▼

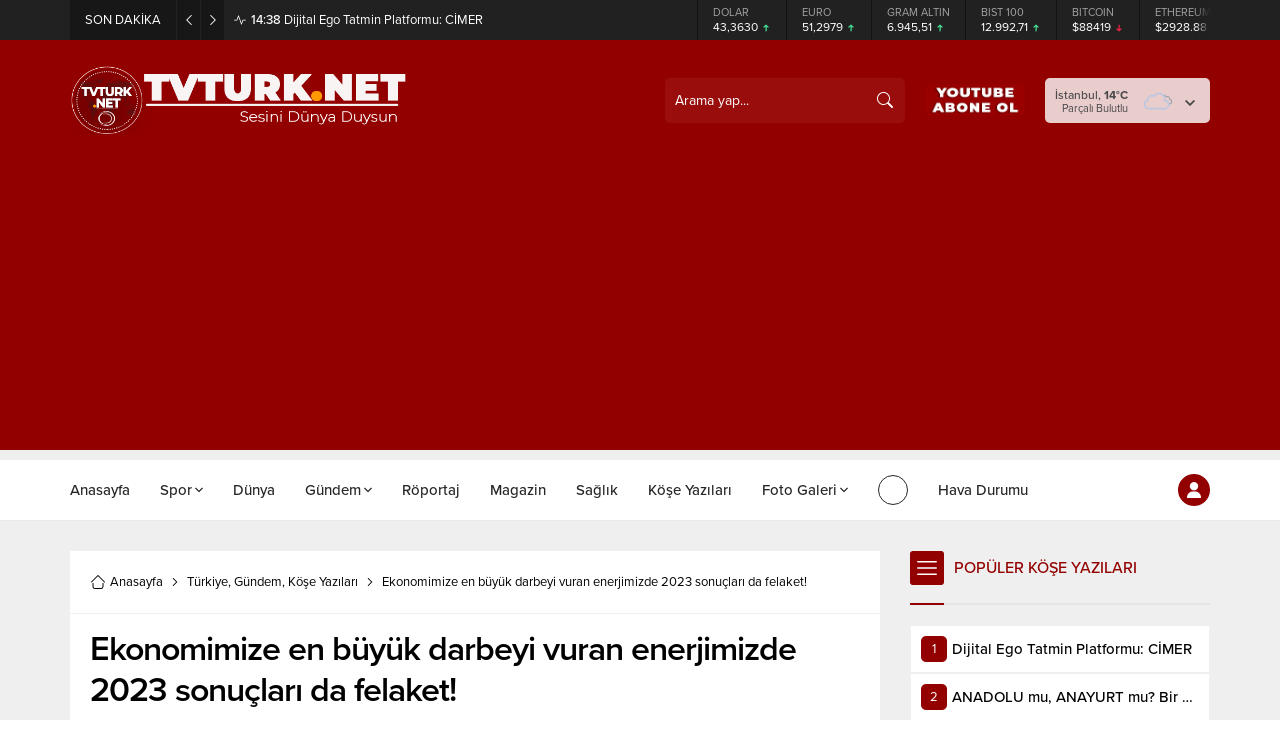

--- FILE ---
content_type: text/html; charset=UTF-8
request_url: https://tvturk.net/wp-admin/admin-ajax.php
body_size: -208
content:
{"data":87}

--- FILE ---
content_type: text/html; charset=UTF-8
request_url: https://tvturk.net/wp-admin/admin-ajax.php
body_size: -294
content:
{"data":{"15002":0}}

--- FILE ---
content_type: text/html; charset=utf-8
request_url: https://www.google.com/recaptcha/api2/aframe
body_size: 184
content:
<!DOCTYPE HTML><html><head><meta http-equiv="content-type" content="text/html; charset=UTF-8"></head><body><script nonce="rCDRbHMjfsv-NmANIKiz-Q">/** Anti-fraud and anti-abuse applications only. See google.com/recaptcha */ try{var clients={'sodar':'https://pagead2.googlesyndication.com/pagead/sodar?'};window.addEventListener("message",function(a){try{if(a.source===window.parent){var b=JSON.parse(a.data);var c=clients[b['id']];if(c){var d=document.createElement('img');d.src=c+b['params']+'&rc='+(localStorage.getItem("rc::a")?sessionStorage.getItem("rc::b"):"");window.document.body.appendChild(d);sessionStorage.setItem("rc::e",parseInt(sessionStorage.getItem("rc::e")||0)+1);localStorage.setItem("rc::h",'1769349902035');}}}catch(b){}});window.parent.postMessage("_grecaptcha_ready", "*");}catch(b){}</script></body></html>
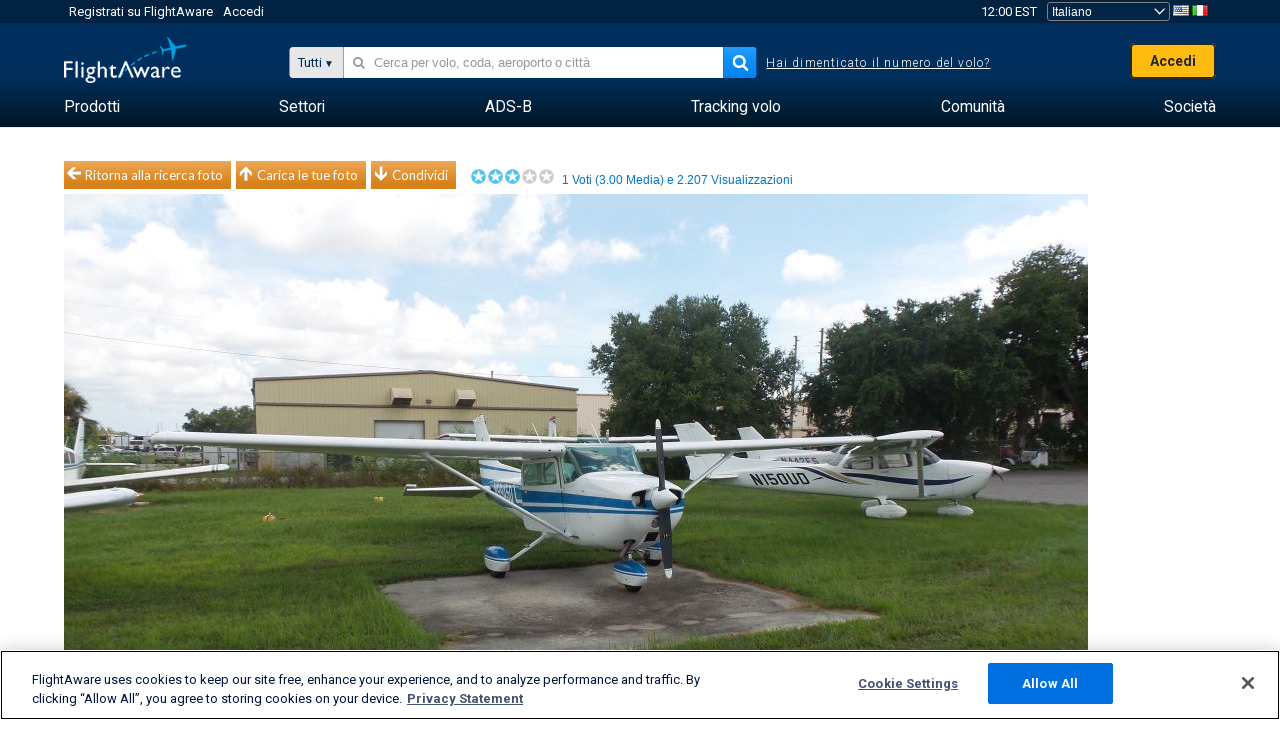

--- FILE ---
content_type: text/plain;charset=UTF-8
request_url: https://c.pub.network/v2/c
body_size: -264
content:
23fb89d7-419e-4610-ab14-ba01a62f26fe

--- FILE ---
content_type: application/javascript; charset=utf-8
request_url: https://fundingchoicesmessages.google.com/f/AGSKWxVe0z80Ux3b_poBSPzPJ1_WFRQpfUD0woDnjF3ceMaXCttEkADf8dLifgOuEEdUTrEWUnNgRKu-wDYYOh2NPSXf6jkToAqUGJxFO5Na12DwFu-kkXyQIwgDDm5z30SrcvdiWd6Ejg3TDtoRUbIN5d7CytGrEnjnoSdDUB5l1GXvWTlkIz2ft3WE8Ww-/_/adcxtnew__StickyAdFunc./popads_:-abp-properties(base64)/doubleclick/iframe.
body_size: -1292
content:
window['36b8a8c3-d8b5-415f-96c2-16a7610848ef'] = true;

--- FILE ---
content_type: application/javascript; charset=utf-8
request_url: https://fundingchoicesmessages.google.com/f/AGSKWxX5MoEEUQN-SxTC1jk1bP8ebXZIKiSaj8whYOBWvilrqI1MIEEIlvuEbWY8SAAnFZvPejXBy2V2qvUcJEV1z1fASP46Xbpp7epGQntTaaj_d7HafbmPhtBbSV1H7p5770XD-8bIrw==?fccs=W251bGwsbnVsbCxudWxsLG51bGwsbnVsbCxudWxsLFsxNzY5MDE0ODQ5LDY4NTAwMDAwMF0sbnVsbCxudWxsLG51bGwsW251bGwsWzcsNl0sbnVsbCxudWxsLG51bGwsbnVsbCxudWxsLG51bGwsbnVsbCxudWxsLG51bGwsMV0sImh0dHBzOi8vaXQuZmxpZ2h0YXdhcmUuY29tL3Bob3Rvcy92aWV3LzE1NjkwNi0wZDVkNTcwOGU3YTM5NmZjOGI2ODg0MjdhZWIwMTUxZjQ0MmZjYTY4IixudWxsLFtbOCwiOW9FQlItNW1xcW8iXSxbOSwiZW4tVVMiXSxbMTYsIlsxLDEsMV0iXSxbMTksIjIiXSxbMTcsIlswXSJdLFsyNCwiIl0sWzI5LCJmYWxzZSJdXV0
body_size: 119
content:
if (typeof __googlefc.fcKernelManager.run === 'function') {"use strict";this.default_ContributorServingResponseClientJs=this.default_ContributorServingResponseClientJs||{};(function(_){var window=this;
try{
var qp=function(a){this.A=_.t(a)};_.u(qp,_.J);var rp=function(a){this.A=_.t(a)};_.u(rp,_.J);rp.prototype.getWhitelistStatus=function(){return _.F(this,2)};var sp=function(a){this.A=_.t(a)};_.u(sp,_.J);var tp=_.ed(sp),up=function(a,b,c){this.B=a;this.j=_.A(b,qp,1);this.l=_.A(b,_.Pk,3);this.F=_.A(b,rp,4);a=this.B.location.hostname;this.D=_.Fg(this.j,2)&&_.O(this.j,2)!==""?_.O(this.j,2):a;a=new _.Qg(_.Qk(this.l));this.C=new _.dh(_.q.document,this.D,a);this.console=null;this.o=new _.mp(this.B,c,a)};
up.prototype.run=function(){if(_.O(this.j,3)){var a=this.C,b=_.O(this.j,3),c=_.fh(a),d=new _.Wg;b=_.hg(d,1,b);c=_.C(c,1,b);_.jh(a,c)}else _.gh(this.C,"FCNEC");_.op(this.o,_.A(this.l,_.De,1),this.l.getDefaultConsentRevocationText(),this.l.getDefaultConsentRevocationCloseText(),this.l.getDefaultConsentRevocationAttestationText(),this.D);_.pp(this.o,_.F(this.F,1),this.F.getWhitelistStatus());var e;a=(e=this.B.googlefc)==null?void 0:e.__executeManualDeployment;a!==void 0&&typeof a==="function"&&_.To(this.o.G,
"manualDeploymentApi")};var vp=function(){};vp.prototype.run=function(a,b,c){var d;return _.v(function(e){d=tp(b);(new up(a,d,c)).run();return e.return({})})};_.Tk(7,new vp);
}catch(e){_._DumpException(e)}
}).call(this,this.default_ContributorServingResponseClientJs);
// Google Inc.

//# sourceURL=/_/mss/boq-content-ads-contributor/_/js/k=boq-content-ads-contributor.ContributorServingResponseClientJs.en_US.9oEBR-5mqqo.es5.O/d=1/exm=ad_blocking_detection_executable,kernel_loader,loader_js_executable/ed=1/rs=AJlcJMwtVrnwsvCgvFVyuqXAo8GMo9641A/m=cookie_refresh_executable
__googlefc.fcKernelManager.run('\x5b\x5b\x5b7,\x22\x5b\x5bnull,\\\x22flightaware.com\\\x22,\\\x22AKsRol9a2-ucGoi1I0IFrAIiQeTVG5PbFefuX9K4ok73ZYK-oFMOlD240CTcA6aNBKX3EYGDX7ajJKuvx__NVCZmPwnPzJyJE0VpafHH1oyUaLxkY3iKbxamoQpWwHgh4CfeZiC7CoffSQUZuluTV2nayy0bSOVMlw\\\\u003d\\\\u003d\\\x22\x5d,null,\x5b\x5bnull,null,null,\\\x22https:\/\/fundingchoicesmessages.google.com\/f\/AGSKWxUqXb94iCXW7rvGLEetcS2ZHlul49KwhEVX235QA6vvC1ElJW3HhrA7a2UO0K6REA5K20CKmMmo85gRlNvnvB9UOeuZ5fQF7gmMFvL_xRhinFawLjS2HQMwmvUhGCavxBfXiCc4lw\\\\u003d\\\\u003d\\\x22\x5d,null,null,\x5bnull,null,null,\\\x22https:\/\/fundingchoicesmessages.google.com\/el\/AGSKWxUguEW_WYHlyWOWtI4OpNH2LruGP4Abf3DuQHDRoakd8Q9qqFggafpxnpkd9327UMkAfZ6BtLKxRdzhYgwsiTxMxdL-TYwo-3vtaGNqWPC2-h_G7Y_kbF-Vci0IB9MM4mWJLO10AA\\\\u003d\\\\u003d\\\x22\x5d,null,\x5bnull,\x5b7,6\x5d,null,null,null,null,null,null,null,null,null,1\x5d\x5d,\x5b3,1\x5d\x5d\x22\x5d\x5d,\x5bnull,null,null,\x22https:\/\/fundingchoicesmessages.google.com\/f\/AGSKWxU_nK4gKZDZAGf64X4E5Pgxv0sBO7Yc7kP9zl-NrWjv_vL8GUDGFCWzda184awP7-rmBDsbojg6jFEYEH2Cr435Yim87vM2X-9-DuKi0d9Y9yIcI6PcEd--lw4w8XS69eK68GoU-Q\\u003d\\u003d\x22\x5d\x5d');}

--- FILE ---
content_type: text/plain;charset=UTF-8
request_url: https://c.pub.network/v2/c
body_size: -113
content:
c829bd71-00f8-4119-ae13-286cb587c292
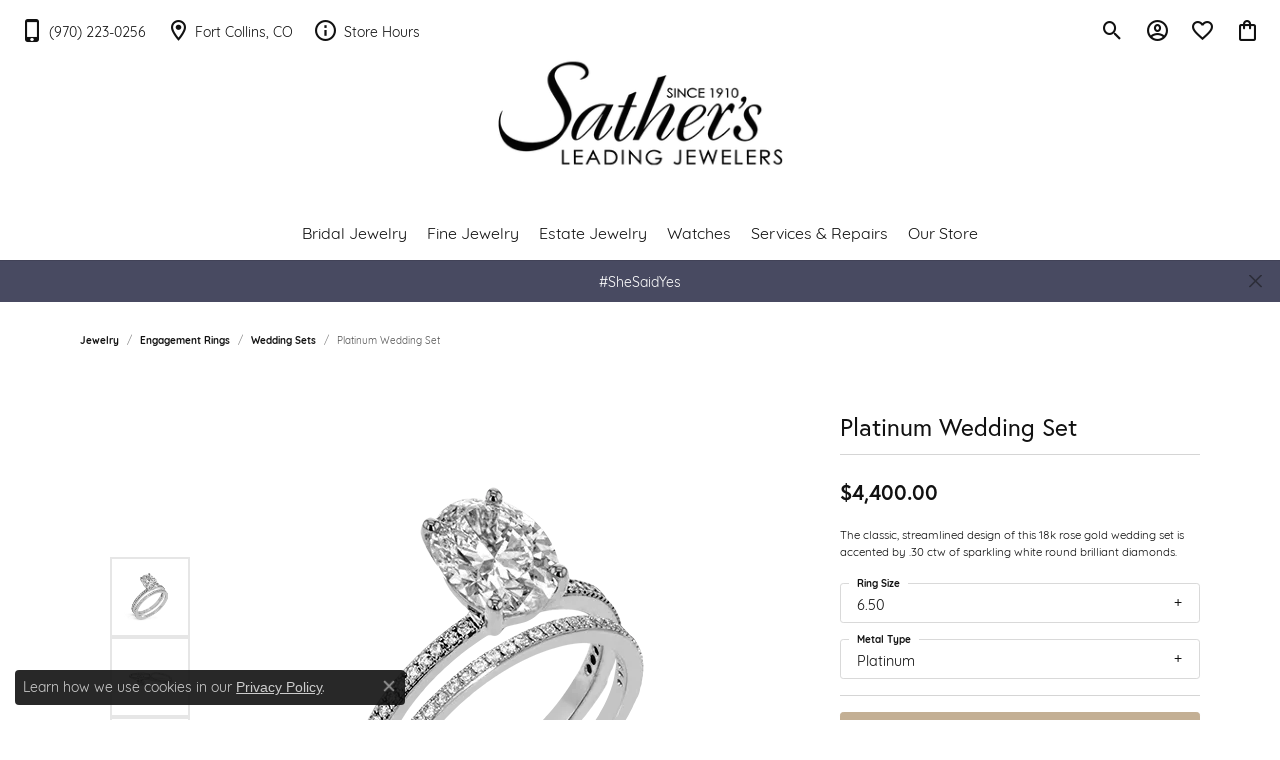

--- FILE ---
content_type: text/css
request_url: https://www.sathersjewelers.com/css/local.css?t=2475
body_size: -46
content:
/*!
 * Sather's v6 Local Styles
 * Copyright 2008-2017 Punchmark
 */

 .btn-primary {
    border-color: #c3af94 !important;
 }

 .alert.alert-global {
    background: #484a61 !important;
    color: #fff !important;
 }

  .alert.alert-global a {
     color: #fff !important;
  }

 .icon-info {
    margin-right: 2px !important;
 }

@media (min-width: 768px) {
    nav.navbar .navbar-nav .nav-item:hover .nav-link, nav.navbar .navbar-nav .nav-item:hover .nav-link i, nav.navbar .navbar-nav .nav-item:focus .nav-link, nav.navbar .navbar-nav .nav-item:focus .nav-link i, nav.navbar .navbar-nav .nav-item.dropdown-is-open .nav-link, nav.navbar .navbar-nav .nav-item.dropdown-is-open .nav-link i,
    nav.navbar .navbar-nav .nav-item.dropdown .dropdown-menu.dropdown-menu-wide .dropdown-item:hover, nav.navbar .navbar-nav .nav-item.dropdown .dropdown-menu.dropdown-menu-wide .dropdown-item:focus, nav.navbar .navbar-nav .nav-item.dropdown .dropdown-menu.dropdown-menu-wide .dropdown-item:active {
        color: var(--secondary);
    }
}

header .content-toolbar .content-toolbar-inner>ul>li>a:hover, header .content-toolbar .content-toolbar-inner>ul>li>a:focus,
header .content-toolbar .content-toolbar-inner>ul>li>a:hover>i, header .content-toolbar .content-toolbar-inner>ul>li>a:focus>i {
    color: var(--secondary) !important;
}


▲

DIRECTIONS: Each line of the material that contains the string "global" has to be copied out.

REPLY TO THE EXERCISE:
 .alert.alert-global {
  .alert.alert-global a {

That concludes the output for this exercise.